No solutions on basis of capitalism
Regardless, the major energy companies and the states of the world have no plans to take effective measures to reduce emissions. No significant measures have been taken since the Paris Agreement in 2015, only very limited “voluntary” and “nationally decided” climate commitments.
The EU’s common climate strategy adopted this year is also far from sufficient, and its tools are not effective enough. They rely on market solutions that are doomed to fail, such as making it more expensive to emit carbon dioxide and imposing higher taxes on fossil fuels, as well as a strong focus on “emissions trading”. Companies will let working families and the poor pay. The EU’s programme is also intended to benefit its own large companies against competitors outside the EU.
Juggling with emission figures via emissions trading may look good on paper, but it does not reduce emissions to the extent required. The G20 countries, for their part, could not even agree to phase out coal power at their most recent summit. That the establishment would agree to truly effective, binding agreements for the climate at COP26 in Glasgow is not worth believing in.
The level of carbon dioxide in the atmosphere has risen continuously. It is now at 410 ppm (parts per million), compared to 391 ppm in the most recent climate report in 2013. That concentration is “higher than at any time in at least 2 million years”, the report summarises gloomily.
And to have a “67 percent chance” of meeting the 1.5-degree target, only another 400 billion tonnes of carbon dioxide may be emitted. However, that figure is from the start of 2020; this means that there are only 7–8 years left of the current level of emissions before the “carbon budget” is used up.
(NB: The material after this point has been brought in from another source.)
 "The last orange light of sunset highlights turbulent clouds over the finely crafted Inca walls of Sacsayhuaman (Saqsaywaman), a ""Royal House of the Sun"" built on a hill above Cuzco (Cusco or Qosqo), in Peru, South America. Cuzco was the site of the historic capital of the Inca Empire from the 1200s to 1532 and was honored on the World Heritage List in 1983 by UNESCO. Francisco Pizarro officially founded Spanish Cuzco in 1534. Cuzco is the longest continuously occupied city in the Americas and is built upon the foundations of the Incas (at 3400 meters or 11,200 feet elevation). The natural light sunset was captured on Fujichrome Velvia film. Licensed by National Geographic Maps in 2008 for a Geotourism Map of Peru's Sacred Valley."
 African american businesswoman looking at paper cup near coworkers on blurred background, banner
An additional effect of global warming is rising sea levels and melting ice. “Almost all” inland ice sheets and glaciers are melting faster and faster, the IPCC states, and this is also the biggest reason why sea levels are rising globally. Compared to the 1990s, the world’s ice sheets and glaciers are melting four times as fast, and the North Pole risks being completely ice-free “at least sometime” before 2050.
If the most optimistic scenario occurs and the global average temperature increase lands only at 1.5 degrees, sea levels may have risen by half a meter by 2100. But the oceans react slowly to temperature changes; by 2300, they may have risen by three meters.
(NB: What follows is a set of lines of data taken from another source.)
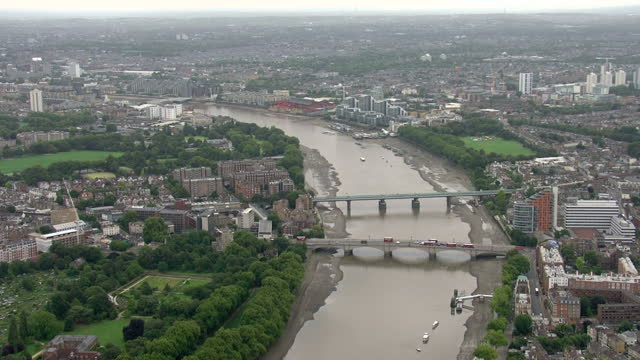 Aerial shots sweeping over central London approaching central London from Roehampton with Londons highest bdgs seen from a distance following The...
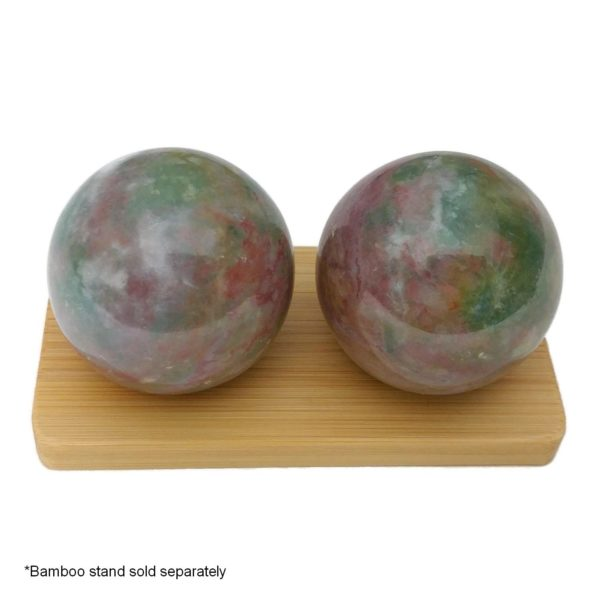 Fancy jasper baoding balls on a bamboo display stand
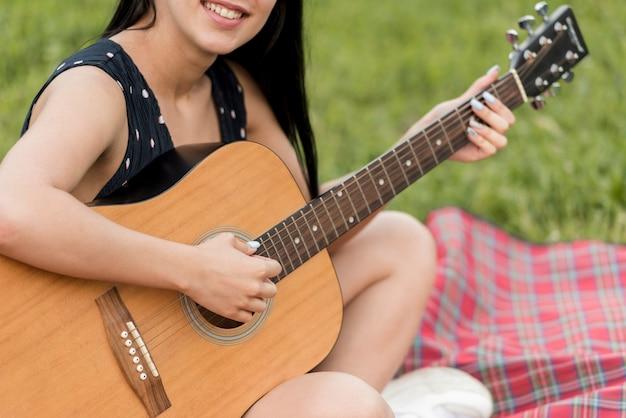 Menina, tocando, violão, ligado, um, piquenique, cobertor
The rise in sea levels has tripled in speed in the last ten years, and in total the seas have risen by 20 cm between 1901 and 2018. The IPCC’s calculations show that sea levels are now rising by 3.7 mm per year.
Only socialist change points way forward
Emissions must be reduced to zero sometime around 2050 to have any chance, according to the IPCC. But we cannot wait: major, far-reaching changes are needed — NOW. We are already dangerously close to passing several of the tipping points that, if exceeded, will become irreversible with an even faster global warming as a result, such as the melting permafrost or the deforestation of the Amazon.
Last week, there were also new alarming reports that the Gulf Stream risks being knocked out in the coming decades. In Sweden, the temperature would drop dramatically as a result, not to mention the negative effects on marine life and the ecosystem throughout the Atlantic and the surrounding regions.
Nightmare scenarios with increased emissions, leading to a 3–5 degree increase in global average temperature and rising sea levels by several meters in the coming decades, are almost guaranteed unless capitalism as a system is replaced by a democratic socialist system, where production, distribution and the whole the economic system is planned based on the needs of people and the environment under democratic control and government from below.
This requires a revolutionary mass movement against economic power, against capitalism. The climate movement, trade unions, workers’ and grassroots organisations need democratic organisations and a socialist programme.